Extrait>
15 juillet 2021
Annelore Van Hecke
Senior Macro Economist @Belfius
Véronique Goossens
Chief Economist @Belfius
Les mauvaises nouvelles concernant la situation budgétaire ne cessent d'affluer. Mardi, le Comité de monitoring, groupe composé de hauts fonctionnaires qui surveillent le budget, a annoncé que le déficit budgétaire cette année serait supérieur de 788 millions aux estimations. Cette aggravation est principalement due aux mesures supplémentaires liées au Covid qui, il faut l’espérer, ne pèseront sur le budget que cette année. Ce qui est plus grave, c’est que, selon les estimations, nous resterons confrontés ces prochaines années à un déficit de plus de 20 milliards d’euros, soit 4 à 5 pour cent du PIB. Ce dérapage budgétaire annuel entraîne une hausse de notre dette publique – en dépit des taux d'intérêt bas – à 122% du PIB en 2026.
Il ne s’agit pas uniquement d'une conséquence de la crise du Covid, qui a entraîné une baisse des recettes pour couvrir les dépenses courantes. La situation budgétaire de notre pays n’était déjà pas rose avant le Covid-19. À cela s’ajoute que le coût du vieillissement commence à grimper fameusement, comme l'a une fois de plus démontré le rapport du Comité d'étude sur le vieillissement la semaine dernière. Là aussi, les mauvaises nouvelles se succèdent. Les coûts ont encore été revus à la hausse, conséquence de l’augmentation des pensions minimums et des pensions pour indépendants par le gouvernement fédéral. D’ici 2050, les pensions, les dépenses de soins de santé et autres charges sociales coûteront chaque année environ 26 milliards de plus qu’en 2019. Mais ce mouvement va surtout s'accélérer ces prochaines années, avec un coût supplémentaire de 15 milliards d’ici 2026.

Exercices>
A. D'après l'extrait, pourquoi les coûts du vieillissement ont-ils encore été revus à la hausse ? Répondez en une à trois phrases.
B. Répondez brièvement à ces questions sur l'extrait :
(i) Quel groupe a annoncé que le déficit budgétaire de cette année serait supérieur aux estimations ?
(ii) Quel niveau la dette publique devrait-elle atteindre en 2026 ?
(iii) D'ici 2050, de combien les pensions, les soins de santé et autres charges sociales coûteront-ils chaque année de plus qu'en 2019 ?
C. Recopiez le passage de l'extrait qui s'ouvre sur les mots « Il ne s’agit » et se clôt sur « milliards d’ici 2026. ».
Les lignes qui suivent forment un document distinct de l'extrait.

Données>
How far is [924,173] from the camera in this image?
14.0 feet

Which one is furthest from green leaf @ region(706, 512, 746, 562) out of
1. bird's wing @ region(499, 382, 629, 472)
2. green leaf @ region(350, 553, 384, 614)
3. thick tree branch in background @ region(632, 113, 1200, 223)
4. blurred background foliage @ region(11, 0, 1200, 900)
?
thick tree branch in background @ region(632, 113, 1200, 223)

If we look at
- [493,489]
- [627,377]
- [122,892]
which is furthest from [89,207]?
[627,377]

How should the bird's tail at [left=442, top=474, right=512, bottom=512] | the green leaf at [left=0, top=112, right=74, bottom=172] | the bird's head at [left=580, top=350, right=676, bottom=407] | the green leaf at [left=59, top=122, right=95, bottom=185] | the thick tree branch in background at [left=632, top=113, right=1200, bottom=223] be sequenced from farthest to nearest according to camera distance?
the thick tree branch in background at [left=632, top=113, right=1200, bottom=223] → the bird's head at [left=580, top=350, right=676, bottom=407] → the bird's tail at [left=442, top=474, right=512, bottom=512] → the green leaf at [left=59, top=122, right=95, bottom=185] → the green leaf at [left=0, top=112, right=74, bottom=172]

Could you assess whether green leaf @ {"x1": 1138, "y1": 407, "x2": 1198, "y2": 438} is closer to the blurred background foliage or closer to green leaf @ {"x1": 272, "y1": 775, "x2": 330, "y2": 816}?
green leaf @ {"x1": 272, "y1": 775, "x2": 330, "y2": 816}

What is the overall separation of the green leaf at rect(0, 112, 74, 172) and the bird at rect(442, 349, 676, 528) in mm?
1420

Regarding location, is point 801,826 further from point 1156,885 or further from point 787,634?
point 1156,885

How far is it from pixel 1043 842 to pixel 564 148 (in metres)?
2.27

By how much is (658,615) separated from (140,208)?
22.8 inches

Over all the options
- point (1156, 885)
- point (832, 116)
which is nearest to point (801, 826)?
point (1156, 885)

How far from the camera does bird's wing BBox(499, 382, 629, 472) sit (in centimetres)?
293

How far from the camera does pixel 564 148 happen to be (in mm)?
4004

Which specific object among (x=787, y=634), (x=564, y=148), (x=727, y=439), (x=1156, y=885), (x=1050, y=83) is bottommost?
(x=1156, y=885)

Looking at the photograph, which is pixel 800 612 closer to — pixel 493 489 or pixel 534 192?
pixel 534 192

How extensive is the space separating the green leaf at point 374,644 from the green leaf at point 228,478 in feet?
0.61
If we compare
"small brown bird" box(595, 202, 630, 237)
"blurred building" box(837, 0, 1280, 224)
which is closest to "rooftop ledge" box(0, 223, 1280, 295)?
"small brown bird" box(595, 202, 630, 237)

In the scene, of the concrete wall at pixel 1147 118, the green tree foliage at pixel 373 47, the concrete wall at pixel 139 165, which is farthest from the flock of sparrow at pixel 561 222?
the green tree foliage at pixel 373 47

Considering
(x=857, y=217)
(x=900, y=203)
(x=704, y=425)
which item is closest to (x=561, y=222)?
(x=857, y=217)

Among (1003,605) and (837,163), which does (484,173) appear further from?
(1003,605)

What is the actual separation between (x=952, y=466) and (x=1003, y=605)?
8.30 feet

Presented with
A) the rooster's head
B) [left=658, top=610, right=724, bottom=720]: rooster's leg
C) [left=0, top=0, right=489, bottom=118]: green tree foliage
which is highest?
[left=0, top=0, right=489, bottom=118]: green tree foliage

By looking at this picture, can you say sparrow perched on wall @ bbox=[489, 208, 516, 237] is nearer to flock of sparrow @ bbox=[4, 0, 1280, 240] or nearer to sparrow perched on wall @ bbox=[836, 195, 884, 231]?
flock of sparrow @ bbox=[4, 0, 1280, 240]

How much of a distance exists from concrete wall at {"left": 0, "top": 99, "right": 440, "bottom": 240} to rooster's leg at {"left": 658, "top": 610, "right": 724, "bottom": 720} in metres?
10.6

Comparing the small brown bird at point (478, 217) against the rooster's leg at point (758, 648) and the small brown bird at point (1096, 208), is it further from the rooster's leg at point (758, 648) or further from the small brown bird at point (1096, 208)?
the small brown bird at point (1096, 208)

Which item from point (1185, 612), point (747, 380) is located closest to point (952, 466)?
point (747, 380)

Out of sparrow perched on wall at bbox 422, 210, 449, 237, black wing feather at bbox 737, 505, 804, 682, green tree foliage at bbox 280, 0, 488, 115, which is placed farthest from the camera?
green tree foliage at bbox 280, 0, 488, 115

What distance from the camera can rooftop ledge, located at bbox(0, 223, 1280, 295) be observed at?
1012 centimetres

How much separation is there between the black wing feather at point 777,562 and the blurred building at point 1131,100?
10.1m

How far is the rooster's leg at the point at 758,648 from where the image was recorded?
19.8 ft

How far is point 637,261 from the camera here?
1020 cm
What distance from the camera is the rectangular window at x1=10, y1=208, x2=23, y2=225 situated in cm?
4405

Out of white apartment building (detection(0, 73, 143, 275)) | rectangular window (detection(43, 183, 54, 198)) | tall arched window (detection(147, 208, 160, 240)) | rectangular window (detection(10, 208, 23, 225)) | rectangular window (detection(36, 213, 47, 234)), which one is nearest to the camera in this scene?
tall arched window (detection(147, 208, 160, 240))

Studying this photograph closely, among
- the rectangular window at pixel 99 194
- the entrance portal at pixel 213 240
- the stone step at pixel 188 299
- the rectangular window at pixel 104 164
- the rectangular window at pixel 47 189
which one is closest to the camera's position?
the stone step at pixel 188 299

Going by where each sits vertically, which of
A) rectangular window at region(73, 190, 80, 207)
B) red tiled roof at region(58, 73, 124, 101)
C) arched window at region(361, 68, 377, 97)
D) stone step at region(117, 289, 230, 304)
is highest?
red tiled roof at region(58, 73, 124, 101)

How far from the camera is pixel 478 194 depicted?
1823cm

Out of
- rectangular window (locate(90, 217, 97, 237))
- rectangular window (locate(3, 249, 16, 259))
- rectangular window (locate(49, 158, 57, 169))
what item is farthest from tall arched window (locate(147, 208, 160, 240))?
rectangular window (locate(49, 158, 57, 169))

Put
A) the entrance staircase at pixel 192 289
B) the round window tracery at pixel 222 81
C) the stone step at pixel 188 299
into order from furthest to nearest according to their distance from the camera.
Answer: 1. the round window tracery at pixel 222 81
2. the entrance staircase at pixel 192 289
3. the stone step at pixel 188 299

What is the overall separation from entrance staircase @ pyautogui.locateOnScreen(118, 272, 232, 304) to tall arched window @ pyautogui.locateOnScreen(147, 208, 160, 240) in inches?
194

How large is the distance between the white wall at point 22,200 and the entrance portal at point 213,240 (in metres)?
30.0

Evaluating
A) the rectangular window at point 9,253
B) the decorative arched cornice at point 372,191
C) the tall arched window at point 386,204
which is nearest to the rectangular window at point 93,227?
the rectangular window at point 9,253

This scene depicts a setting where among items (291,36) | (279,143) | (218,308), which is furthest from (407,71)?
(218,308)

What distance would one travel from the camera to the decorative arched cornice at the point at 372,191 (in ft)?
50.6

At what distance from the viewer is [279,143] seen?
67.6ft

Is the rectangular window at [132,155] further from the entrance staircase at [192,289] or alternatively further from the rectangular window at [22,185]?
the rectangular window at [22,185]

Corrigé>
A. Les coûts du vieillissement ont été revus à la hausse parce que le gouvernement fédéral a augmenté les pensions minimums et les pensions pour indépendants.

B.
(i) Le Comité de monitoring.
(ii) 122 % du PIB.
(iii) Environ 26 milliards.

C.
Il ne s’agit pas uniquement d'une conséquence de la crise du Covid, qui a entraîné une baisse des recettes pour couvrir les dépenses courantes. La situation budgétaire de notre pays n’était déjà pas rose avant le Covid-19. À cela s’ajoute que le coût du vieillissement commence à grimper fameusement, comme l'a une fois de plus démontré le rapport du Comité d'étude sur le vieillissement la semaine dernière. Là aussi, les mauvaises nouvelles se succèdent. Les coûts ont encore été revus à la hausse, conséquence de l’augmentation des pensions minimums et des pensions pour indépendants par le gouvernement fédéral. D’ici 2050, les pensions, les dépenses de soins de santé et autres charges sociales coûteront chaque année environ 26 milliards de plus qu’en 2019. Mais ce mouvement va surtout s'accélérer ces prochaines années, avec un coût supplémentaire de 15 milliards d’ici 2026.